Python 中正则表达式的数量词默认是贪婪的（在少数语言里也可能是默认非贪婪），当它在从左到右的顺序求值时，总是尝试匹配尽可能多的字符。非贪婪则相反，总是尝试匹配尽可能少的字符。

在 "*"、"?"、"+"、"{m,n}" 后面加上？，可使贪婪变成非贪婪。

示例1：

1 >>> s = "This is a number 234-235-22-423"
2 >>> re.match(".+(\d+-\d+-\d+-\d+)", s).group(1)
3 '4-235-22-423'
4 >>> re.match(".+?(\d+-\d+-\d+-\d+)", s).group(1)
5 '234-235-22-423'

在上面的例子中，“.+”会从字符串的启始处抓取满足模式的最长字符，其中包括我们想得到的第一个整型字段的中的大部分，“\d+”只需一位字符就可以匹配，所以它匹配了数字“4”，而“.+”则匹配了从字符串起始到这个第一位数字4之前的所有字符。

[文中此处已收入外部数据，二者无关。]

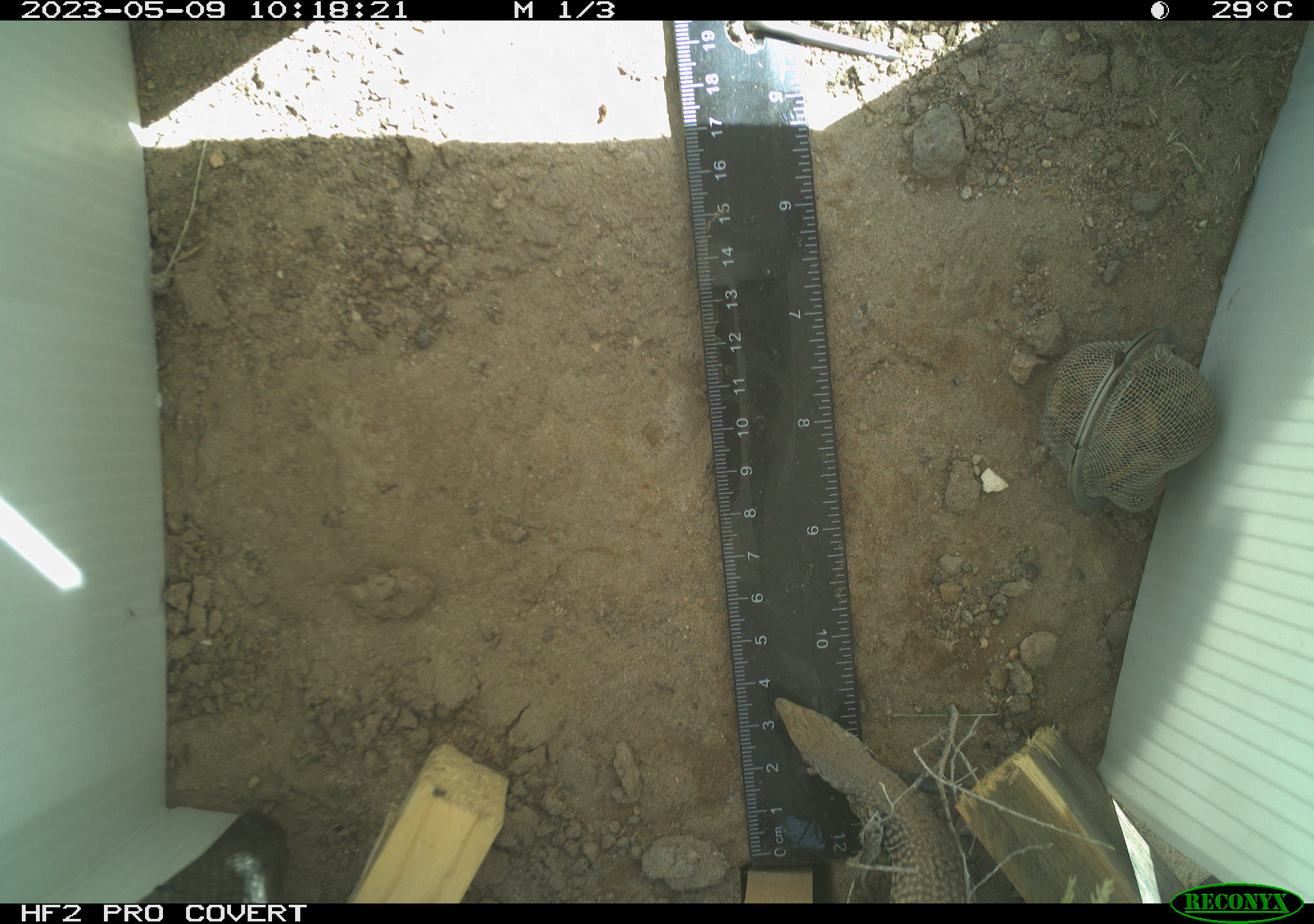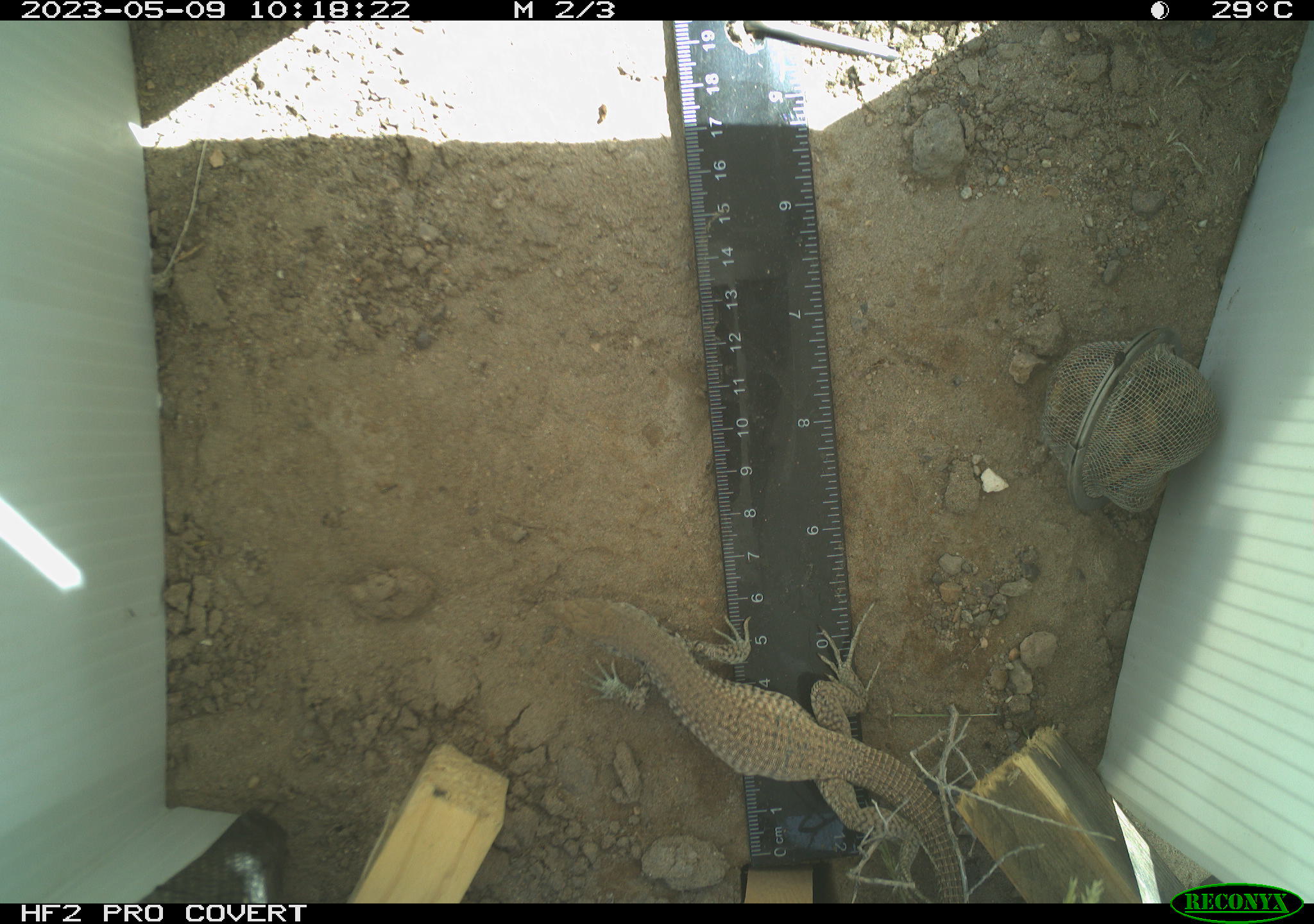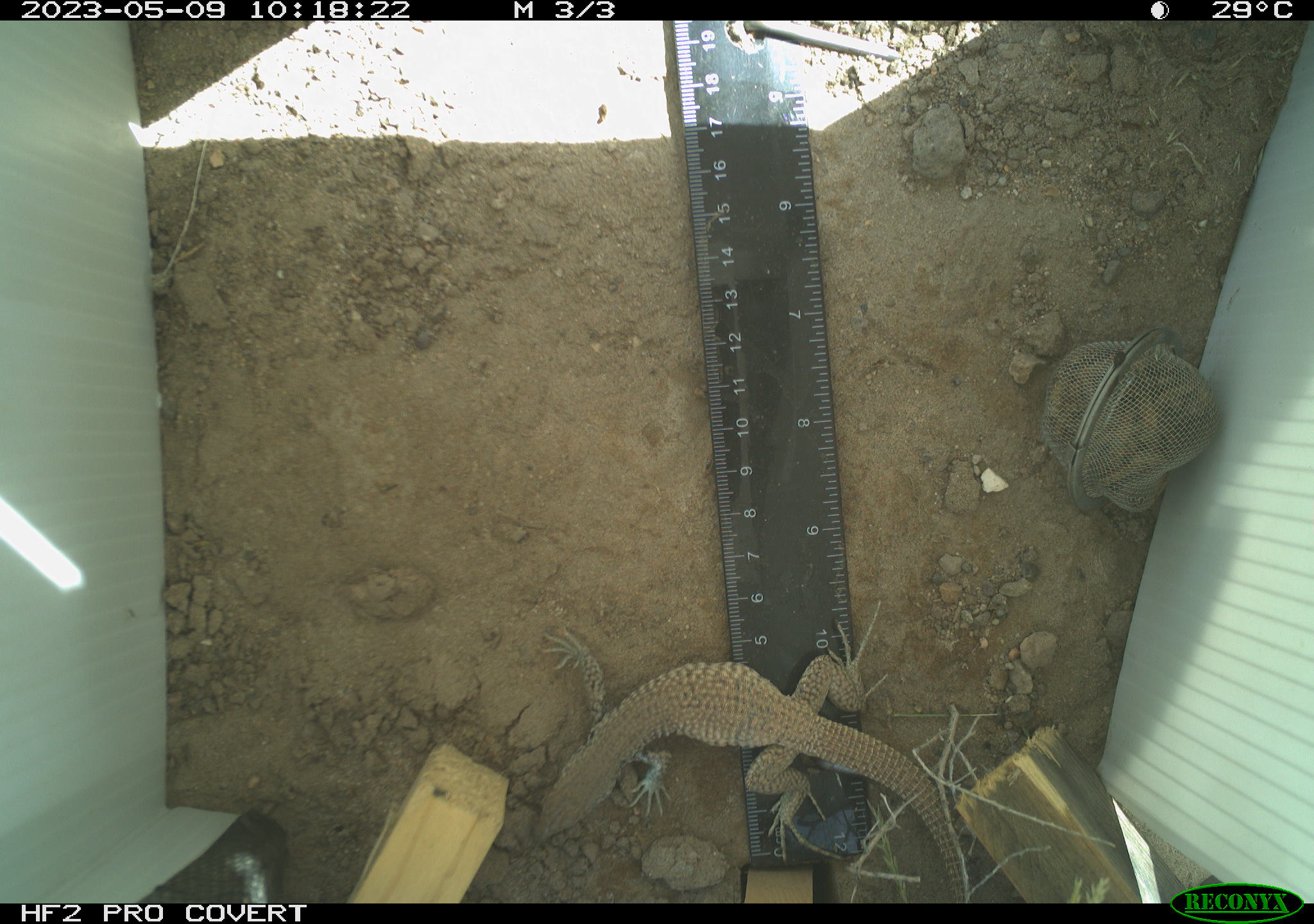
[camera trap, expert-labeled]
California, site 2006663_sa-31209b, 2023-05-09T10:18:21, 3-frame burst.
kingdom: Animalia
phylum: Chordata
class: Reptilia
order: Squamata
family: Teiidae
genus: Aspidoscelis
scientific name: Aspidoscelis tigris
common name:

因此解决方式为使用非贪婪操作符“？”，要求正则匹配的越少越好。

示例2：

1 >>> re.match("aa(\d+)", "aa1232ddd").group(1)
2 '1232'
3 >>> re.match("aa(\d+?)", "aa1232ddd").group(1)
4 '1'
5 >>> re.match("aa(\d+)ddd", "aa1232ddd").group(1)
6 '1232'
7 >>> re.match("aa(\d+?)ddd", "aa1232ddd").group(1)
8 '1232'

示例4：从下面的字符串中取出文本

<div>
        <p>岗位职责：</p>
<p>完成推荐算法、数据统计、接口、后台等服务器端相关工作</p>
<p><br></p>
<p>必备要求：</p>
<p>良好的自我驱动力和职业素养，工作积极主动、结果导向</p>
<p>&nbsp;<br></p>
<p>技术要求：</p>
<p>1、一年以上 Python 开发经验，掌握面向对象分析和设计，了解设计模式</p>
<p>2、掌握HTTP协议，熟悉MVC、MVVM等概念以及相关WEB开发框架</p>
<p>3、掌握关系数据库开发设计，掌握 SQL，熟练使用 MySQL/PostgreSQL 中的一种<br></p>
<p>4、掌握NoSQL、MQ，熟练使用对应技术解决方案</p>
<p>5、熟悉 Javascript/CSS/HTML5，JQuery、React、Vue.js</p>
<p>&nbsp;<br></p>
<p>加分项：</p>
<p>大数据，数理统计，机器学习，sklearn，高性能，大并发。</p>

        </div>

解：

1 # 方法一：精确匹配
2 re.sub("</?\w*>", "", raw_str)
3         
4 # 方法二：使用非贪婪模式        
5 re.sub("<.+?>", "", raw_str)

9. 修饰符

正则表达式可以包含一些可选标志修饰符来控制匹配模式。修饰符被指定为一个可选的标志，用在正则表达式处理函数中的 flag 参数中。多个标志可以通过使用按位或运算符"|"来指定它们，表示同时生效。如：re.I | re.M 表示被设置成 I 和 M 标志。

示例：

# re.A：使得 \w 不会匹配到中文字符
>>> s = "I am a 男孩!"
>>> re.findall("\w+", s)
['I', 'am', 'a', '男孩']
>>> re.findall("\w+", s, re.A)
['I', 'am', 'a']

# re.I：忽略大小写
>>> re.search("abc", "saBcs", re.I)
<_sre.SRE_Match object; span=(1, 4), match='aBc'>
>>> re.search("[a-z]+", "saBcs", re.I)
<_sre.SRE_Match object; span=(0, 5), match='saBcs'>

# re.DOTALL：使得"."能够匹配到转义字符
>>> re.match("a.b", "a\nb")
>>> re.match("a.b", "a\nb", re.S)
<_sre.SRE_Match object; span=(0, 3), match='a\nb'>

10. 前/后向断言

前/后向肯定断言

前向肯定断言：(?<=pattern)

　　　前向肯定断言表示你希望匹配的字符串前面是 pattern 匹配的内容时，才匹配。

后向肯定断言：(?=pattern)

　　　后向肯定断言表示你希望匹配的字符串的后面是 pattern 匹配的内容时，才匹配。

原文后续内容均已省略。